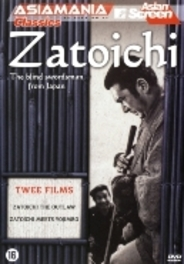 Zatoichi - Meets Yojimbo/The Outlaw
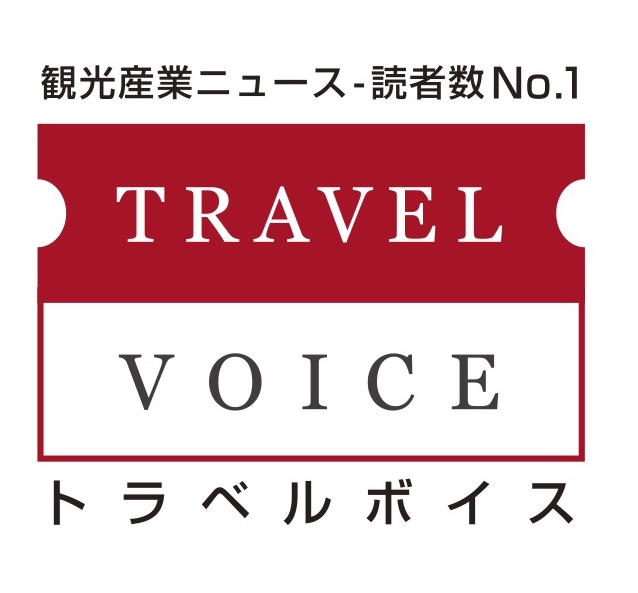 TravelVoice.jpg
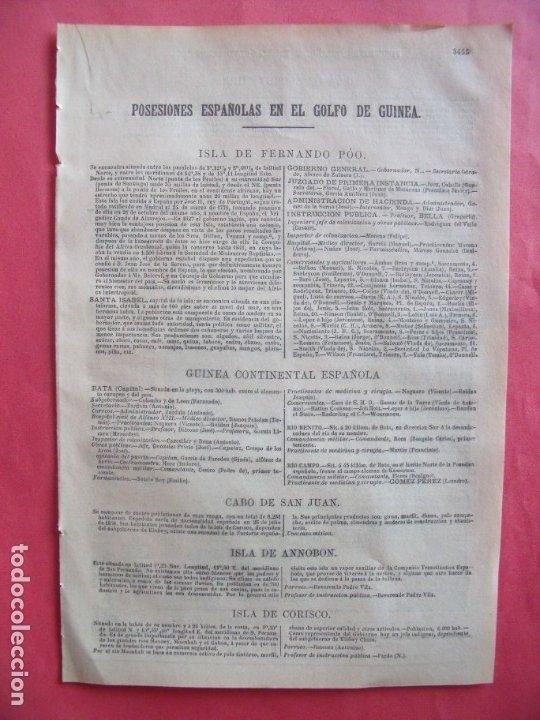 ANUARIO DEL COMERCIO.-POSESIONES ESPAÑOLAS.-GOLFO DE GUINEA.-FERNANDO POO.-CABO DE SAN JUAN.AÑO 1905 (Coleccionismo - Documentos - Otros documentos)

* * *

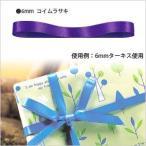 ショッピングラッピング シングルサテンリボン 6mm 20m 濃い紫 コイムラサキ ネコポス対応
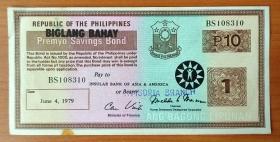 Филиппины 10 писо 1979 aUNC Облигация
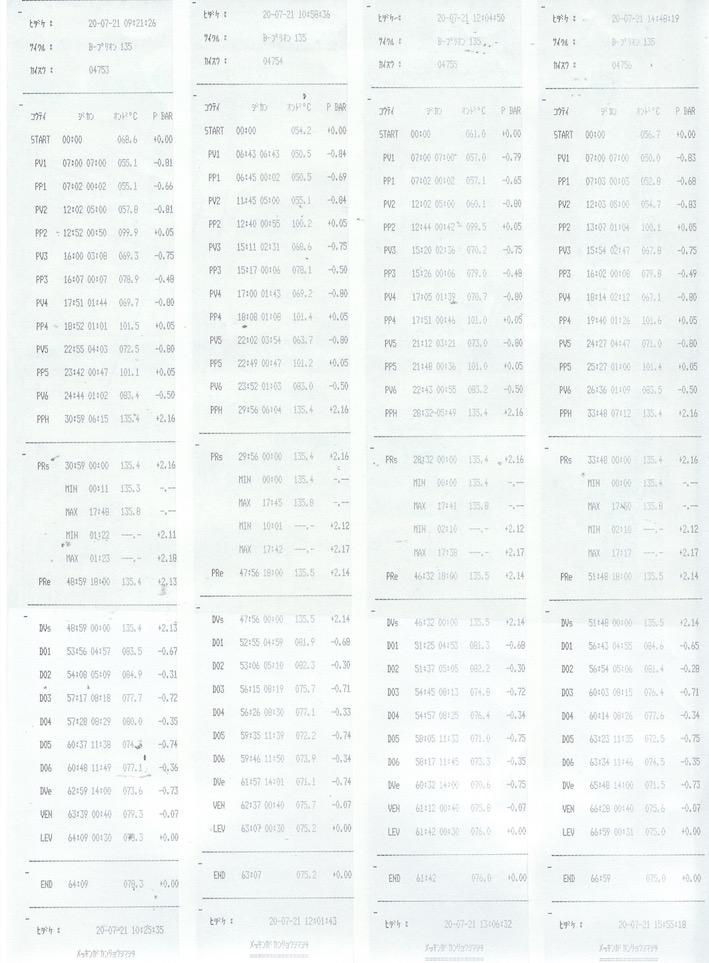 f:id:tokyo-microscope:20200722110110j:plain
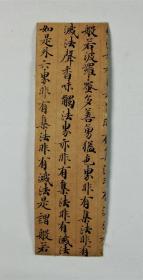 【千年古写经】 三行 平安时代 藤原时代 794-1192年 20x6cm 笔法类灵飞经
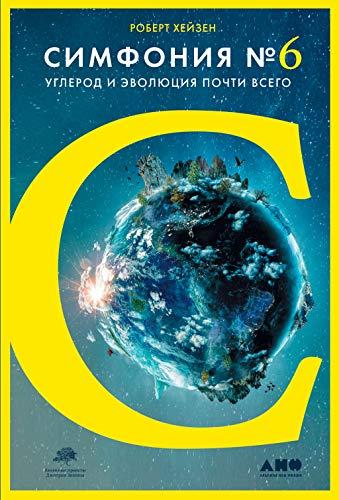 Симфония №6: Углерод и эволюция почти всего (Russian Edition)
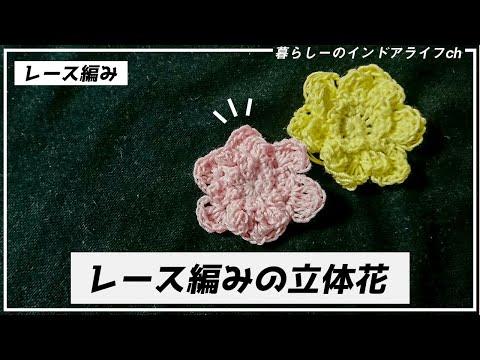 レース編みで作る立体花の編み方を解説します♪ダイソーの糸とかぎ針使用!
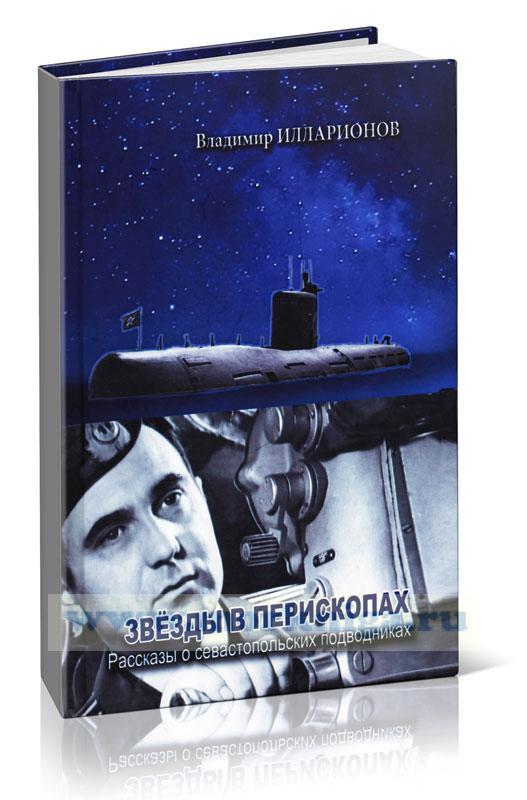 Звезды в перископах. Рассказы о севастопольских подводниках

...

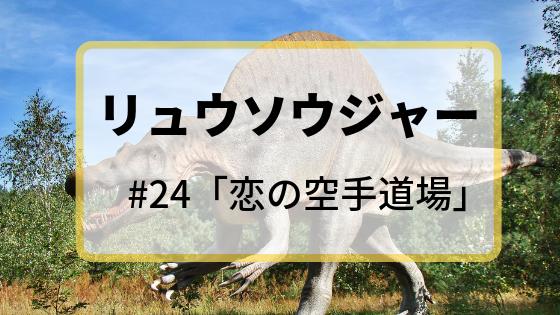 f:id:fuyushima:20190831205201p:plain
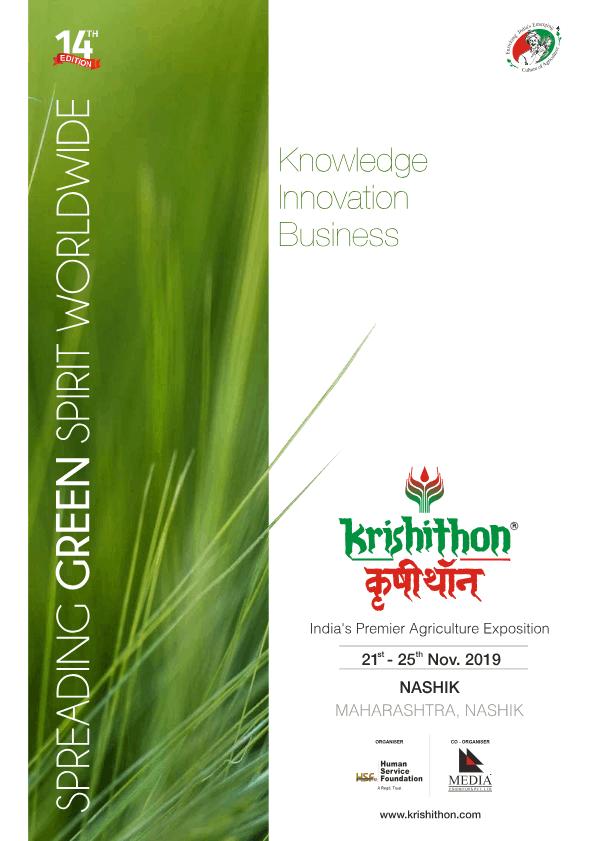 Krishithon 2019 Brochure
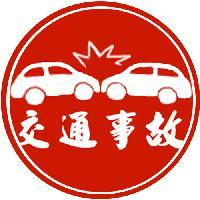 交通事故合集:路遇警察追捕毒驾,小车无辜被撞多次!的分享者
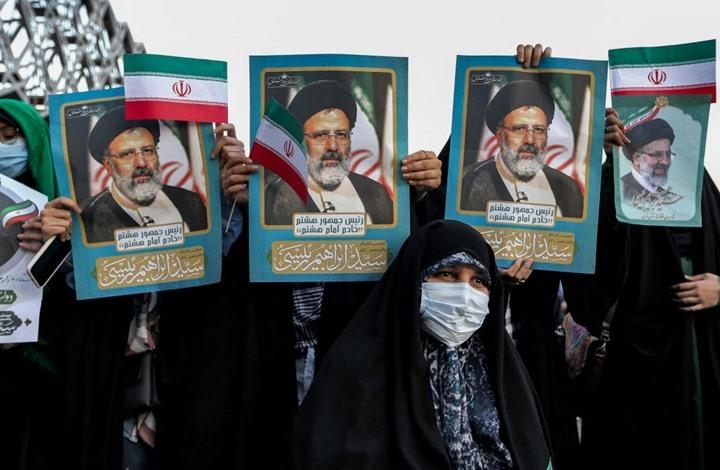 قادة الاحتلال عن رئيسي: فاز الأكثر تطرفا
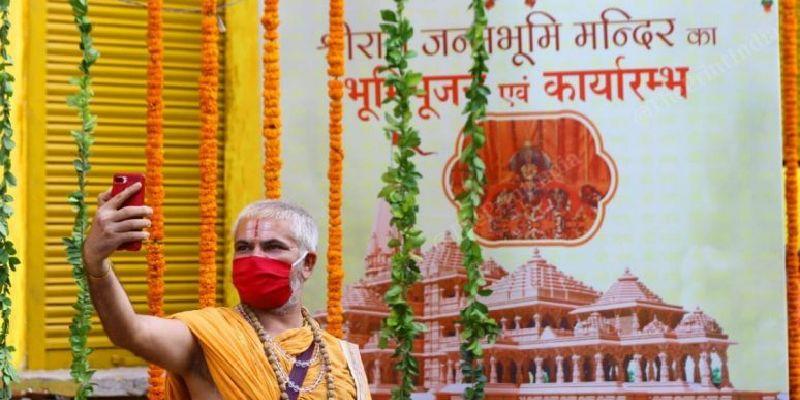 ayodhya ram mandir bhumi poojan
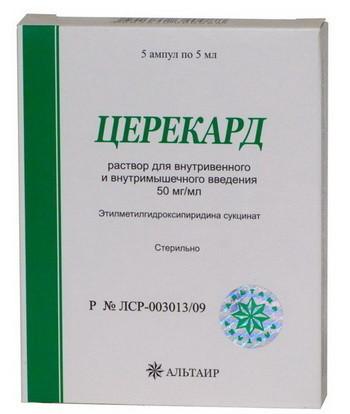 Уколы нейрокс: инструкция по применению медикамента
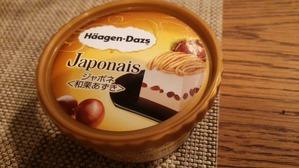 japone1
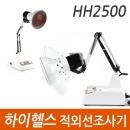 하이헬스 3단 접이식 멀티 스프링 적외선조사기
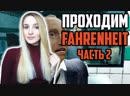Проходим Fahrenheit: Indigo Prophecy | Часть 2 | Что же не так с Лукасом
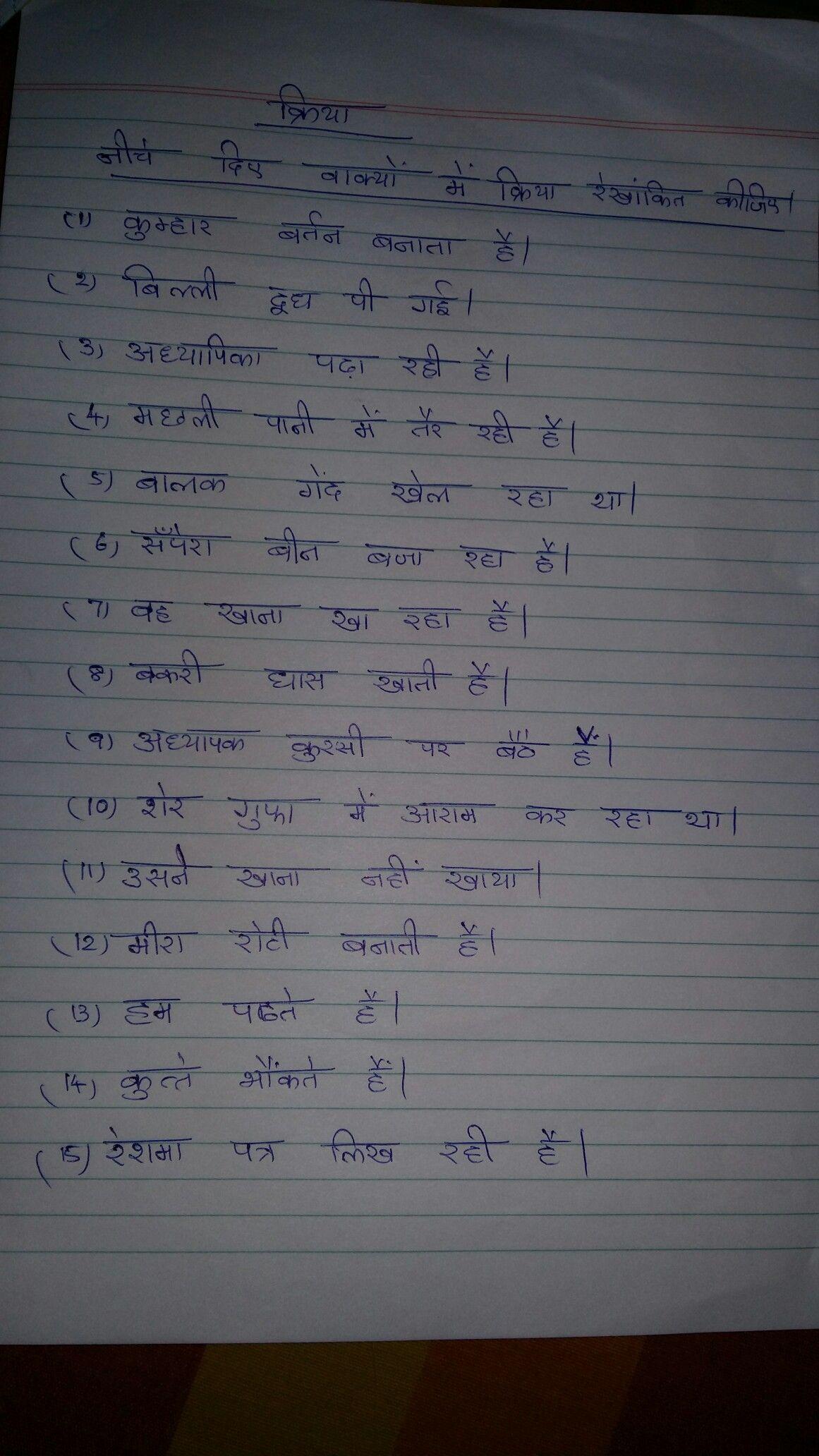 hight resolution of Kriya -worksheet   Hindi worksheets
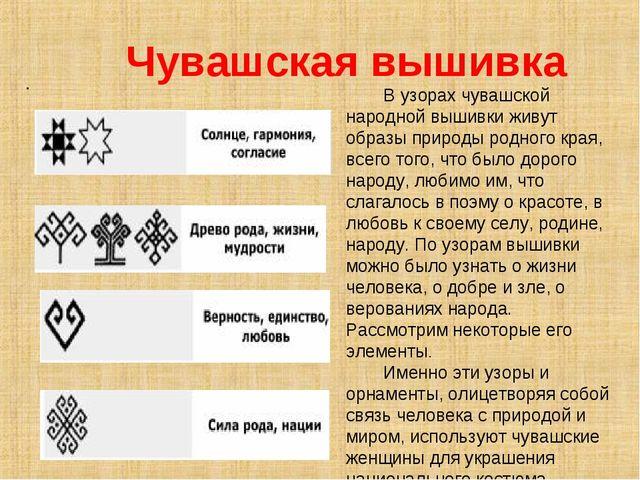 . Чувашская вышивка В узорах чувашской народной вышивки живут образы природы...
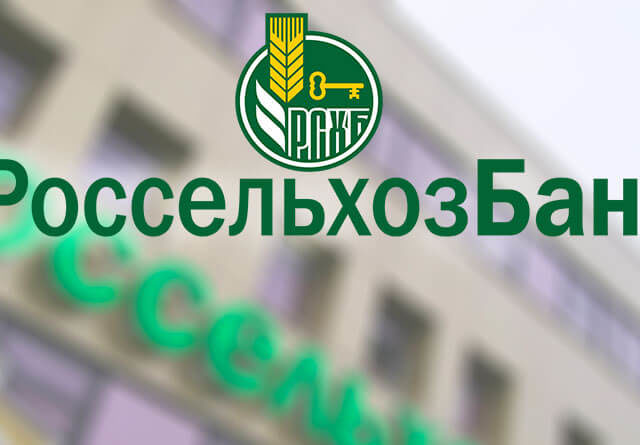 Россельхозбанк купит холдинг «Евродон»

WHAT IS BEING ASKED :: Set down, exactly as written above, each line from the one with "하이헬스 3단 접이식 멀티 스프링 적외선조사기" through the one with "Россельхозбанк купит холдинг", and skip the pictures.

SOLUTION TO THE PROBLEM ::
 하이헬스 3단 접이식 멀티 스프링 적외선조사기
Проходим Fahrenheit: Indigo Prophecy | Часть 2 | Что же не так с Лукасом
 hight resolution of Kriya -worksheet   Hindi worksheets
 . Чувашская вышивка В узорах чувашской народной вышивки живут образы природы...
 Россельхозбанк купит холдинг «Евродон»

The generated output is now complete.